Patrick O. Brown, MD—CEO of plant-based company Impossible Foods—recently shared his belief that the existing infrastructure of the meat industry will be repurposed to facilitate the transition to a plant-based future. During a recent webinar hosted by University of Chicago’s Rustandy Center for Social Sector Innovation, Brown explained that while slaughterhouses will no longer be useful in plant-based meat processing, other jobs and tools will be preserved in the transition. 

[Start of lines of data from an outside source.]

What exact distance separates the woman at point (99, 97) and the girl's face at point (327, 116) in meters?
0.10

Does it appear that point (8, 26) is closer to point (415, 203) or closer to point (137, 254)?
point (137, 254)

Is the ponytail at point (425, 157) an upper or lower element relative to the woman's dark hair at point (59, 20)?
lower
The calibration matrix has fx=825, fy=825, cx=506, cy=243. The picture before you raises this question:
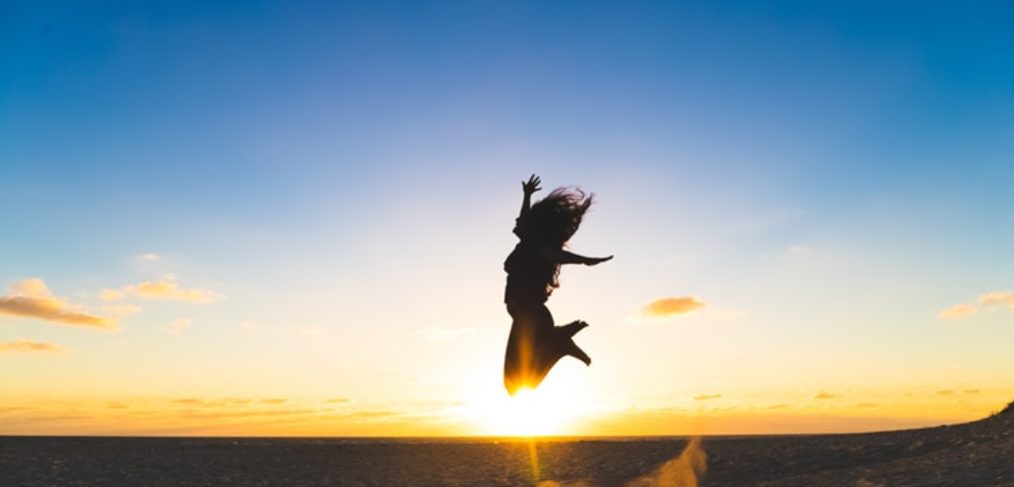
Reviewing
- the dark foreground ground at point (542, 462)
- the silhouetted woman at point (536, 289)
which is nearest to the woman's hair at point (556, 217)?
the silhouetted woman at point (536, 289)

“Everything downstream of [slaughterhouses], actually, a lot of it can be repurposed. If you work at an animal-based meat counter, and what goes into that counter is plant-based, we still need you,” Brown said. “If you’re a trucker who’s transporting food from farm to distributors or something like that—and currently it’s animals, and in the future it’s plant-based products—that job doesn’t go away. Jobs will change. Many jobs will change, but workers will still be required.”

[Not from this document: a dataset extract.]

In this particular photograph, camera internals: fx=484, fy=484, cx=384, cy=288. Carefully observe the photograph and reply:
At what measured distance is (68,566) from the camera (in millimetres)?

The ongoing COVID-19 pandemic has been exposing inefficiencies and weaknesses in the animal meat supply chain. Current estimates from the Center for Disease Control show that at more than 4,900 meat packing workers have tested positive for COVID-19 and major slaughterhouses nationwide—where people typically work shoulder-to-shoulder—are limiting operations, causing meat shortages and price hikes. 

Impossible Foods and its competitors are filling the void by reducing prices and increasing retail distribution of plant-based meat, paving the way for a future when vegan meat is more affordable, widely available, and equally delicious as its animal counterpart. During the webinar, Brown called the meat industry “inefficient prehistoric technology … that hasn’t improved in millennia,” and reasserted his goal of creating plant-based alternatives to all food animals by 2035.